8) What if I'm too tired to cook dinners? I usually cook dinner every week day, and I don't want to give that up and resort to fast food. That wouldn't be good for our budget, my kids' nutrition, or my waistline.
7) How will I handle it all when my husband travels? It's hard enough being a single parent as a Domestic Engineer. What will life be like as a working single mom?
6) Will I waste my weekends catching up on errands and household chores instead of relaxing?
5) Will I have enough time and energy for my family?
4) How will I cope with the disappointment of missing important events? I just learned that Big C's Open House for 1st grade is the same night as my Open House as a teacher. I have NEVER missed an event like this for my children. What else will I miss?
3) How will I find the time to work out? Exercise is a large part of my life. I like being fit, and I like having that stress reliever.
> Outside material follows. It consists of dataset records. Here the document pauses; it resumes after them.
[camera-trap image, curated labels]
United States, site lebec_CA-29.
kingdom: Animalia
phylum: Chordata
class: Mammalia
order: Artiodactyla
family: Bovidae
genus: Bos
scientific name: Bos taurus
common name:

Once I start working, I'll have to either wake up at o'dark thirty or hit the gym after the kids are in bed at night. Neither option sounds very appealing.
2) What if I'm not a good teacher? I'm typically a pretty confident person. But I can't help but harbor a little bit of self-doubt.
1) Will I have enough time to myself? Will I be able to keep blogging? Will I have time to read other blogs? Will I have time to read magazines or novels? Will my ME time completely disappear?
Do you have any advice for kicking those nerves and anxiety? What's the best way to balance it all?